Dom Bosco

Omelia: Presentazione Beata Vergine Maria, 21 novembre 2014

OMELIA: PRESENTAZIONE BVM, 21 Novembre 2014

Zc 2:14-27; Mt 12:46-50

Omelia

Carissimi fratelli e sorelle,

Ieri don Angel ci ha parlato della nostra memoria personale e collettiva. La mia memoria personale è legata inevitabilmente a Gerusalemme, dato che ho passato 3 anni della mia vita nella Terra Santa. Non posso non ricordare che la festa di oggi, della Presentazione della Beata Vergine Maria, è legata alla dedicazione della Nea Ekklesia della Theotokos, una grande chiesa, dedicata in 543, nella Città Santa vicino al Tempio. La chiesa purtroppo non esiste più, essendo stata completamente distrutta prima dai persiani in 614, e poi dai mussulmani Ummayidi. Ma la festa rimane, e così noi celebriamo, insieme alla chiesa orientale, la dedicazione di Maria, fin dall’infanzia, a Dio.

Ma cominciamo con l’inizio della prima lettura di oggi: “Rallegrati, esulta, figlia di Sion, perché vengo ad abitare in mezzo a te.” Chi è questo ‘te’? È Israele. È Maria, figlia di Sion. E poi, questo ‘te’ è io, o meglio noi, il nuovo Israele. Noi siamo chiamati a rallegrarsi, a esultare, perché il Signore ci ha eletto di nuovo. Siamo il suo popolo eletto, amato; siamo Ekklesia, chiesa. E forse questa è una cosa che dobbiamo imparare sempre di più: rallegrarsi perché Dio ci ha scelti per essere il suo popolo amato.

Ma l’elezione può diventare anche un problema. In questi giorni, per esempio, con lo spirale di violenza a Gerusalemme e nella Terra Santa, si vede sempre di più le conseguenze di una certa ermeneutica dell’elezione.

La scelta ermeneutica di Gesù è diversa. L’elezione non può finire con la celebrazione. L’elezione comporta un compito, una missione, una responsabilità.
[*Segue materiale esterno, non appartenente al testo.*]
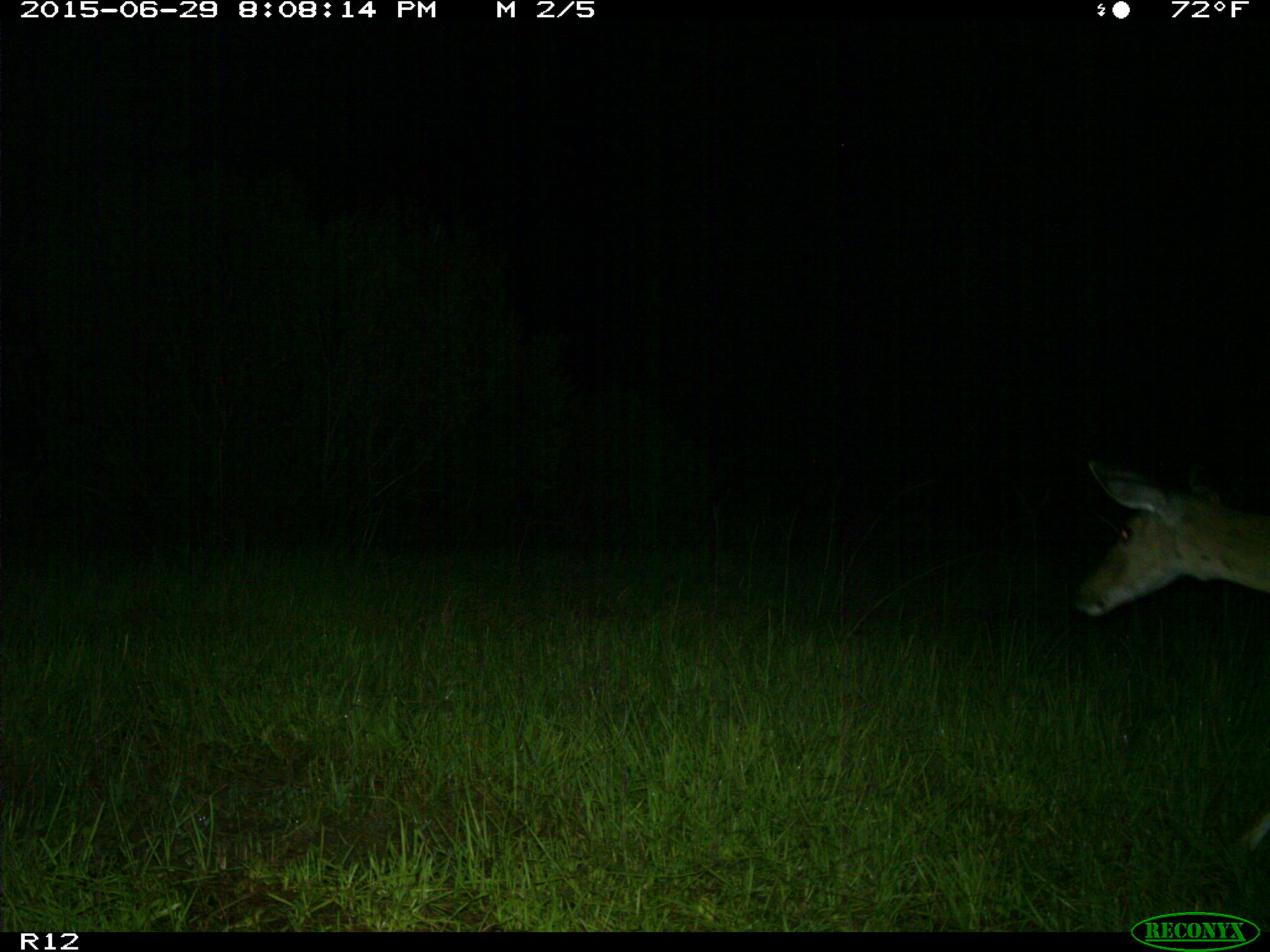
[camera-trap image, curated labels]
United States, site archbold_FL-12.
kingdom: Animalia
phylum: Chordata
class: Mammalia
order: Artiodactyla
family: Cervidae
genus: Odocoileus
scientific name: Odocoileus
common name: deer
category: unidentified deer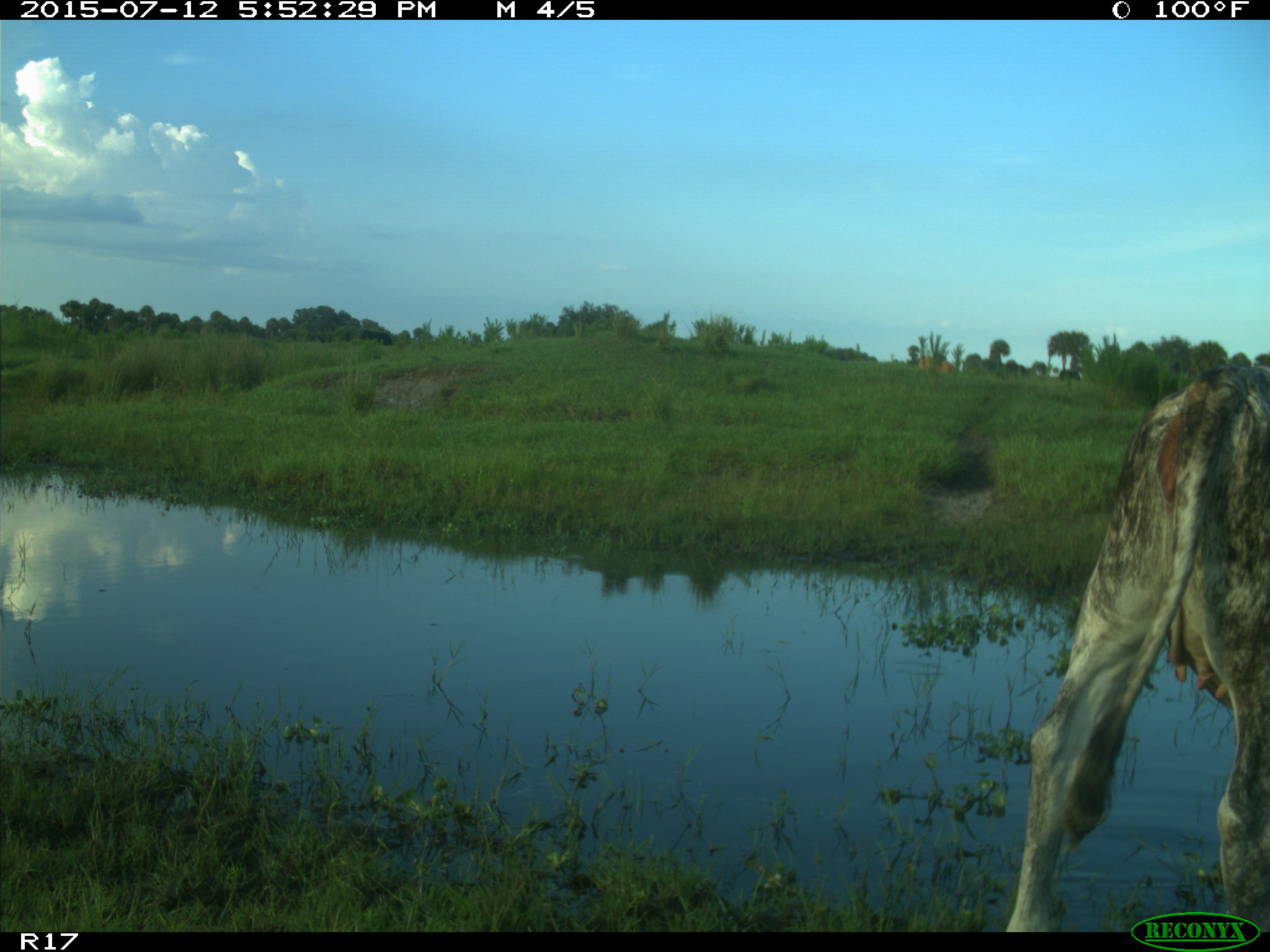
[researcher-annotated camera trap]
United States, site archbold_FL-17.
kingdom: Animalia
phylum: Chordata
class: Mammalia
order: Artiodactyla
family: Bovidae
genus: Bos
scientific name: Bos taurus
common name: domestic cow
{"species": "Bos taurus (domestic cow)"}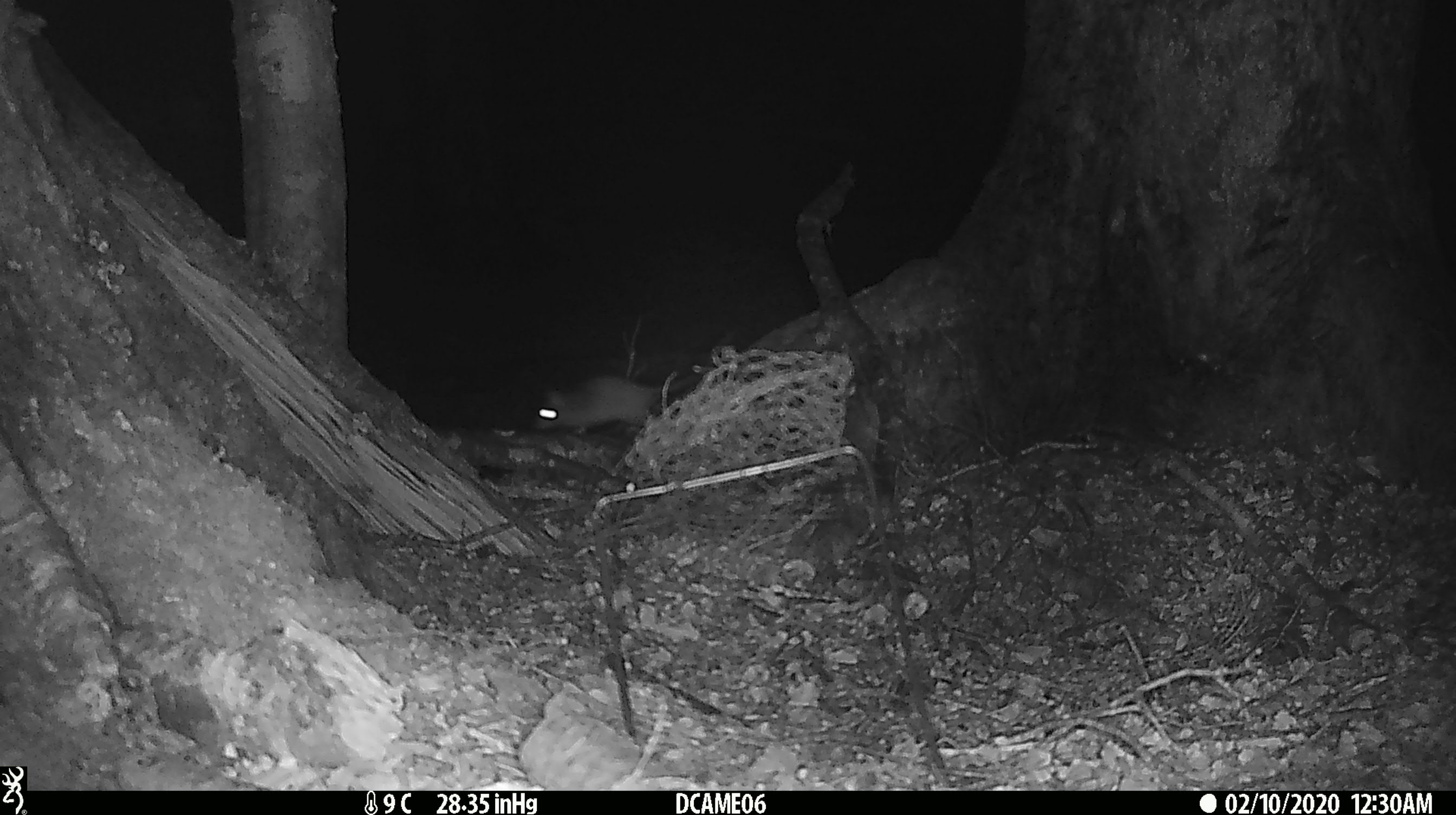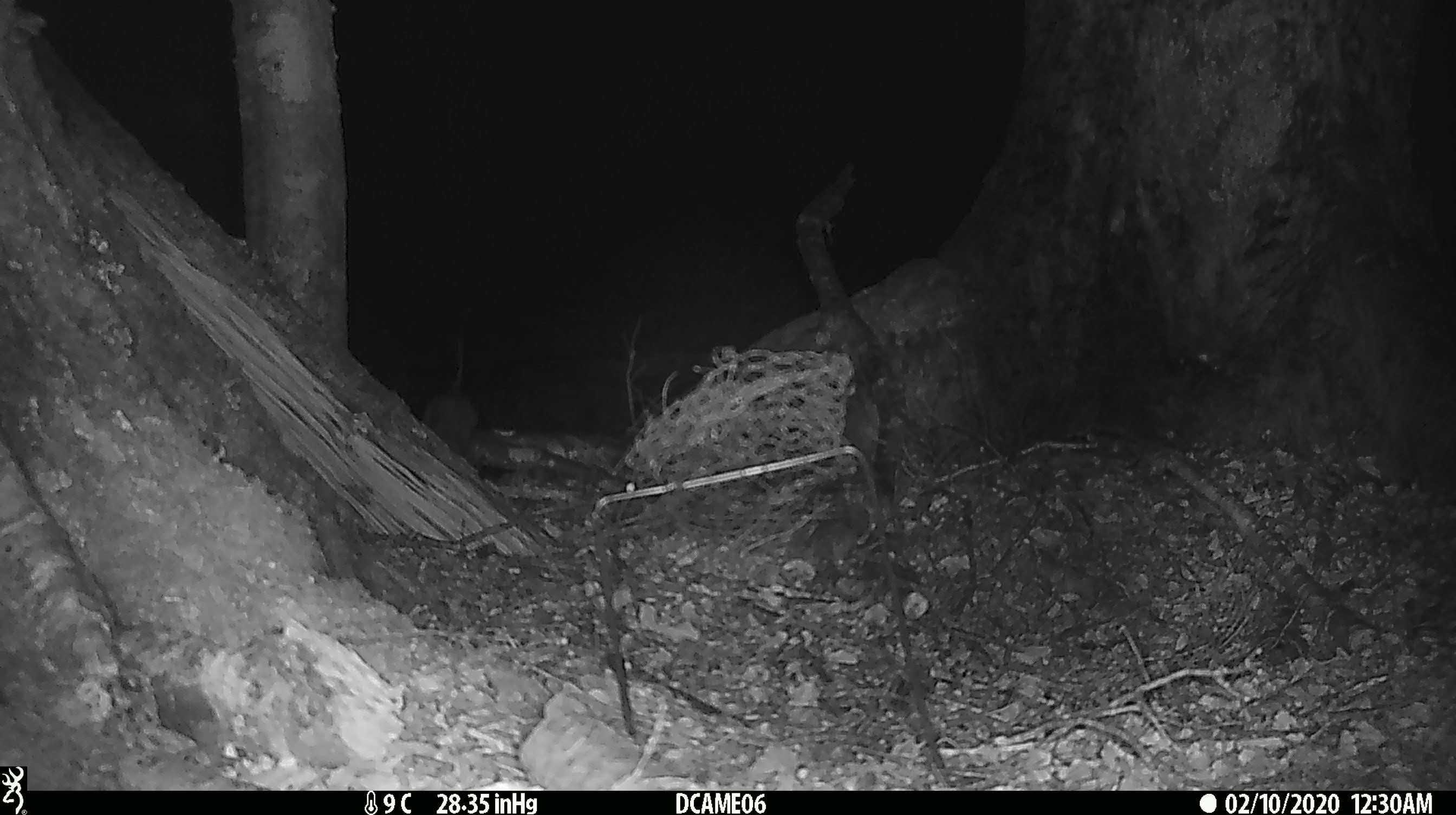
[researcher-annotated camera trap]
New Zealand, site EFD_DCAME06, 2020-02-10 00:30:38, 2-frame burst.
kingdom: Animalia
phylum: Chordata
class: Mammalia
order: Rodentia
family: Muridae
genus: Rattus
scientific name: Rattus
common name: rat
Rat (Rattus).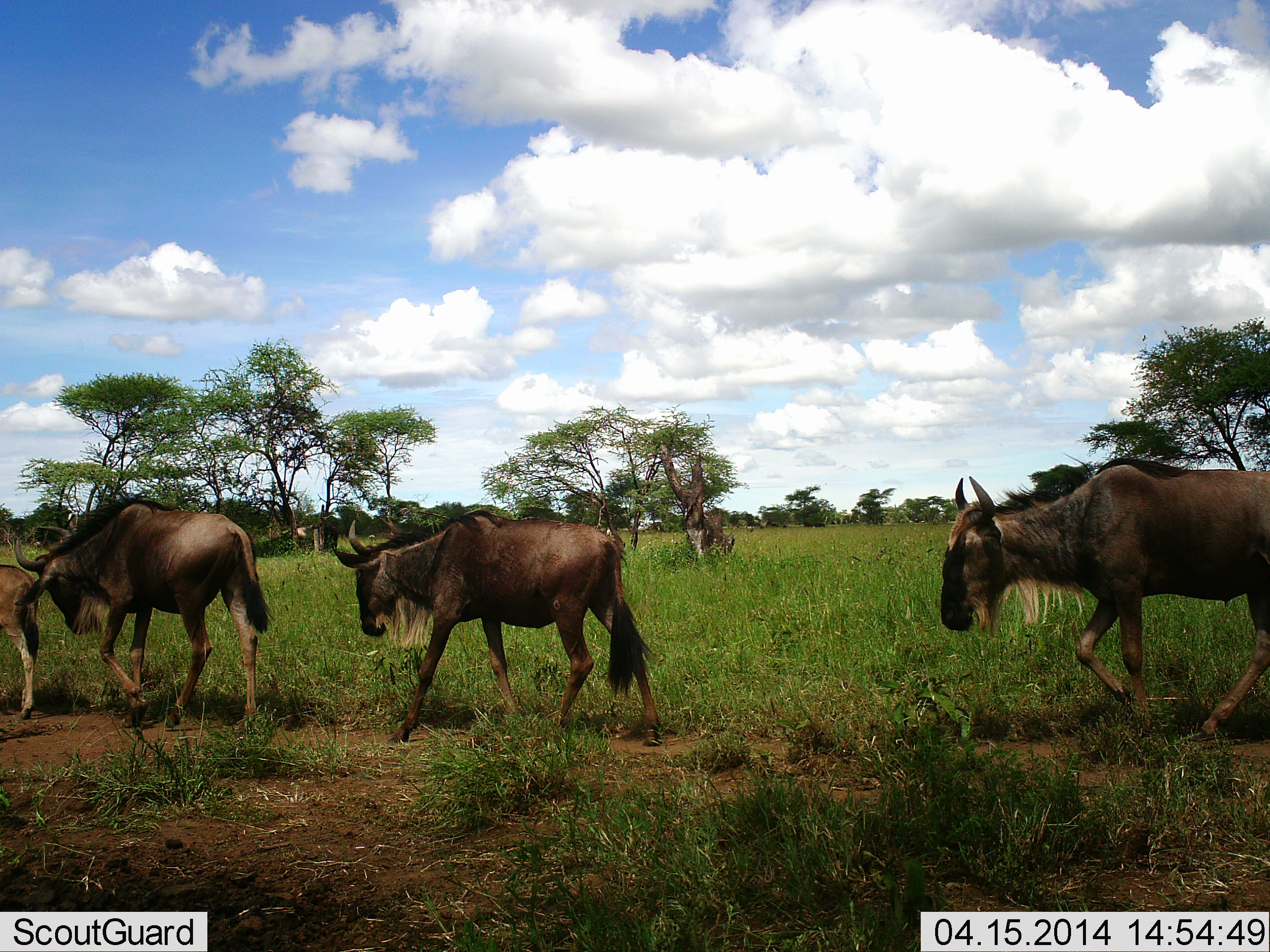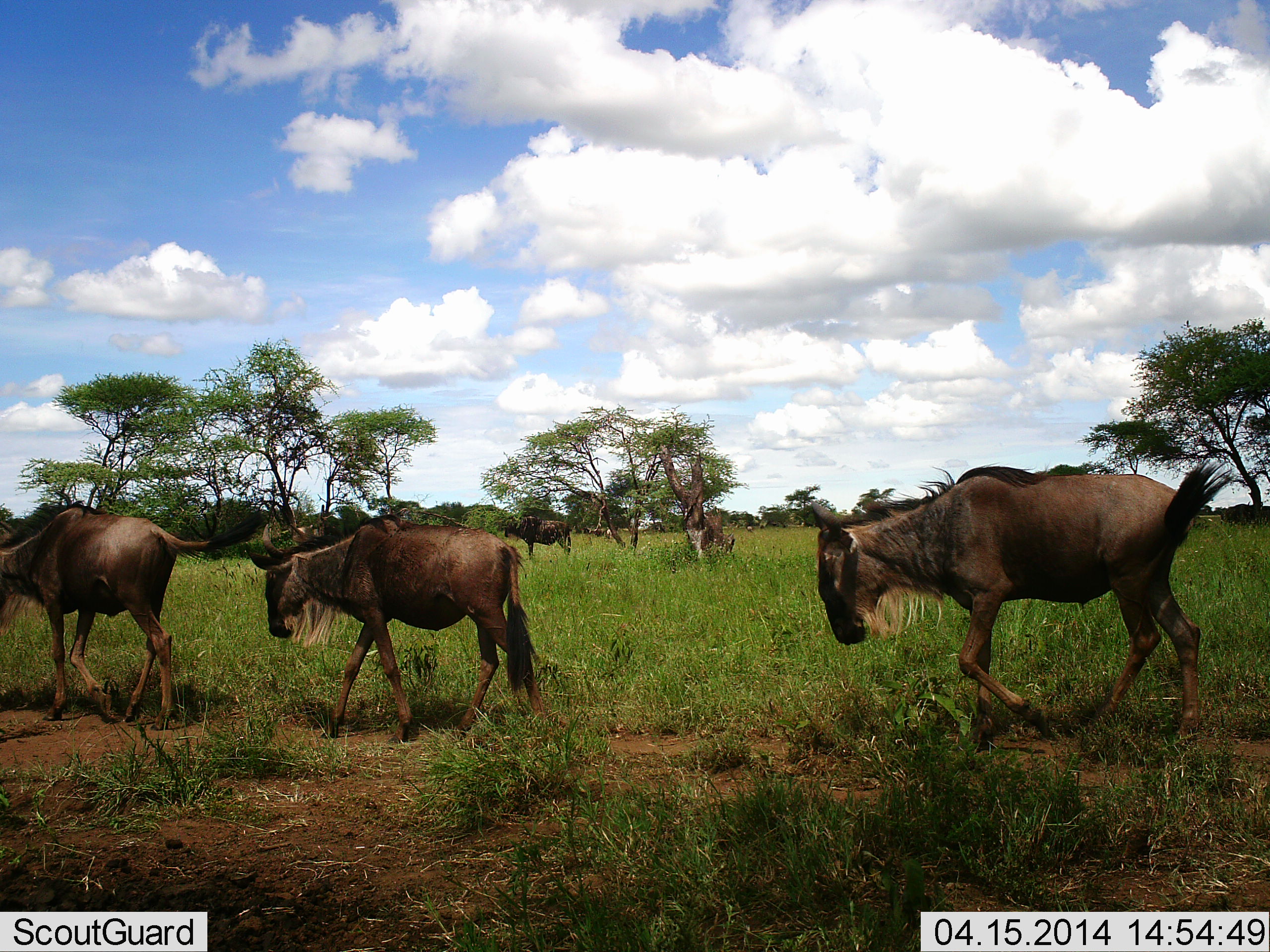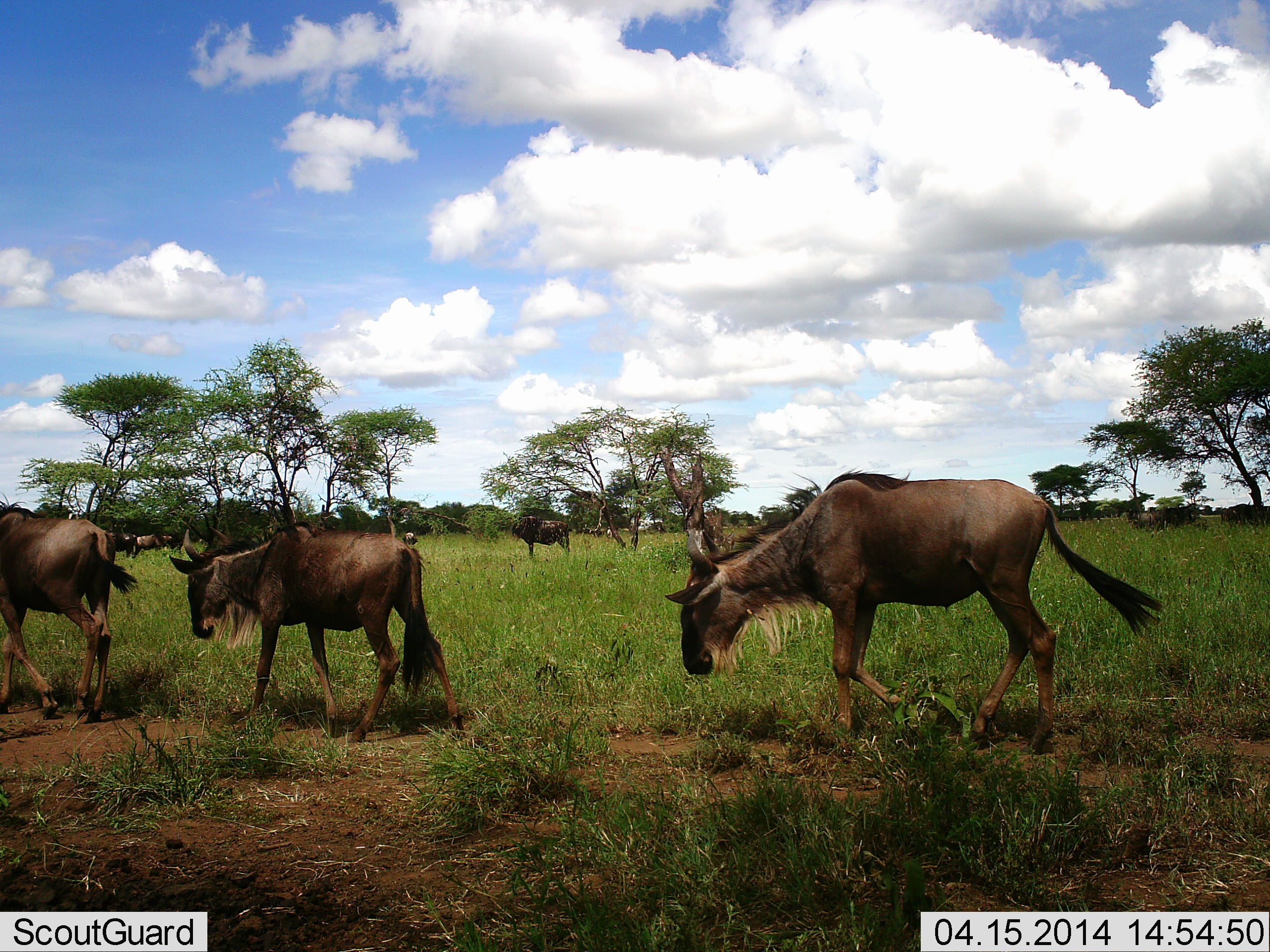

Comporta un impegno di fraternità. Nello stesso brano di Zaccaria leggiamo: “Nazione numerose aderiranno in quel giorno al Signore, e diverranno suo popolo.”

La fraternità è una sfida permanente ad ognuno di noi e ad ogni gruppo. La sfida di gioire nella particolarità senza dimenticare l’universalità. Fieri di essere indiani o italiani o coreani a africani senza dimenticare che siamo tutti figli di un unico Dio e Padre. Ieri è emerso più di una volta il discorso della dialettica tra nazionalismo, essere salesiano, essere cristiano. E poi mi piace ricordare che i vescovi della Terra Santa ci hanno dato una bellissimo testimonianza dell’universalità, quando ci hanno invitato a pregare non solo per i cristiani perseguitati ma per tutti i popoli che soffrono. Bisogna sempre fare lo sforzo di superare un tribalismo cristiano verso la vera universalità che è una cosa profondamente cristiana. In questi giorni, durante il congresso, avremo occasione di sorpassare i nostri timidi confini personali e nazionali per toccare un altro come fratello, come sorella. Nel vangelo che abbiamo sentito, Gesù propone la stessa lezione della fraternità: “Chi è mia madre, e chi sono i miei fratelli? Chiunque fa la volontà del Padre mio è per me fratello, sorella, madre.”

Celebriamo oggi il Si totale di Maria al Padre. Maria è un ‘si’ totale alla volontà del Padre già dal primo momento della sua esistenza immacolata. Ma doveva rinnovare questo ‘si’ ogni giorno, cosicché ogni momento della sua esistenza era eucaristia, sacrificio di obbedienza, olocausto. E questa sua consacrazione è intimamente legata alla missione di Gesù, che è quella di “raccogliere in uno i figli di Dio dispersi.” (Gv 11:52) Rallegriamoci oggi ed esultiamo per le meraviglie che Dio ha fatto in Maria, e che fa anche in noi. Rinnoviamo oggi la nostra dedicazione a Dio. Chiediamo oggi di nuovo la grazia di unità, perché possiamo amare Dio e il prossimo “in un unico movimento di amore,” come dicono le Costituzioni salesiane (art. 3).